What Does “Fulfill” Mean?
- Complete: Jesus completes what the law pointed toward.
- Perfectly Obey: He lives in perfect obedience—something Israel could not do.
- Interpret Deeply: He interprets the law’s heart and spirit (e.g., not just “do not murder,” but not harbor anger).
🎯 Takeaway: Jesus does not dismiss the Old Covenant; He embodies the righteous life it demanded and fulfills the prophets’ vision.
🕊️ 5. Christ’s Teaching Deepens the Law’s Purpose
In His teachings, Jesus takes Old Testament commands further:
- Anger and reconciliation (Matthew 5:21–26)
- Adultery and lust (Matthew 5:27–30)
- Love for enemies (Matthew 5:43–48)
📌 What this reveals: The New Covenant isn’t about weakening the law, but about revealing its heart — what God really intended from the beginning.
📖 6. Jesus Defines the New Covenant Mission: Kingdom of Heaven
The phrase “kingdom of heaven” appears over 30 times in Matthew. It is central to understanding continuity.

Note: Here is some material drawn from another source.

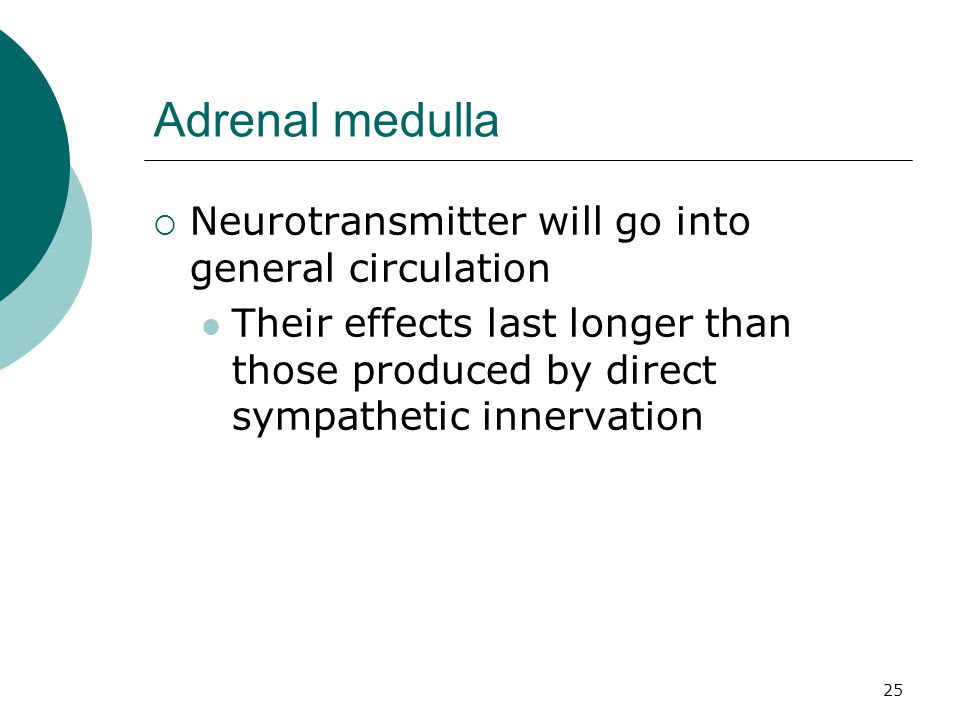 Adrenal medulla Neurotransmitter will go into general circulation
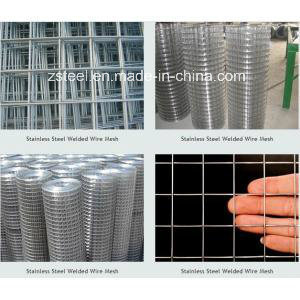 PVC Coated 304 Stainless Steel Mesh (welded wire mesh)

Old Covenant Promise of Kingdom
- God promised Israel that His reign and blessing would one day spread beyond Israel to all nations.
New Covenant Reality
- Jesus announces and embodies that kingdom:
- It is near and now present (Matthew 4:17)
- It invites repentance and faith
- It transforms lives according to God’s will
🔹 The kingdom isn’t observed by legalism — it’s entered through trust in Jesus who fulfills God’s promises.
🤝 7. Jesus as the New Moses and Greater David
Matthew draws parallels between Jesus and two foundational Old Testament figures:
Jesus as New Moses
- Both survive threats in infancy (Moses under Pharaoh, Jesus under Herod)
- Both deliver God’s people
- Jesus gives a new law on the mountain (Sermon on the Mount)
Jesus as Greater David
- Genealogy highlights Davidic lineage
- Jesus is King of a reign that lasts forever
📌 Purpose: Jesus doesn’t replace Israel’s heroes — He perfects and fulfills their roles.
📬 8. Jesus Institutes the New Covenant Supper
At the last supper, Jesus reinterprets Passover and promises a new reality:
- Bread — His body given
- Cup — His blood for many for forgiveness
The New Covenant is the culmination of God’s sacrificial system (from Exodus to prophets): a once‑for‑all, cleansing work of Christ.
📌 Summary: Matthew’s Strategy of Continuity
Matthew preserves continuity by:
✔ Tracing Jesus’s ancestry back to Abraham and David
✔ Quoting Old Testament texts with fulfillment statements
✔ Teaching Jesus fulfills the law and prophets
✔ Deepening ethical demands of the law’s heart
✔ Presenting Jesus as the climax of God’s covenant promises
✔ Establishing the kingdom of heaven through Christ
✔ Showing Jesus as the ultimate prophet, priest, and king
📝 Final Thought
The Gospel of Matthew does not present a rupture between God’s covenants; it reveals a divine narrative arc from the Old Testament to the New: God planned salvation through Jesus all along. If the Old Covenant provided the promise and the preparation, the New Covenant in Christ brings completion, fulfillment, and kingdom reality.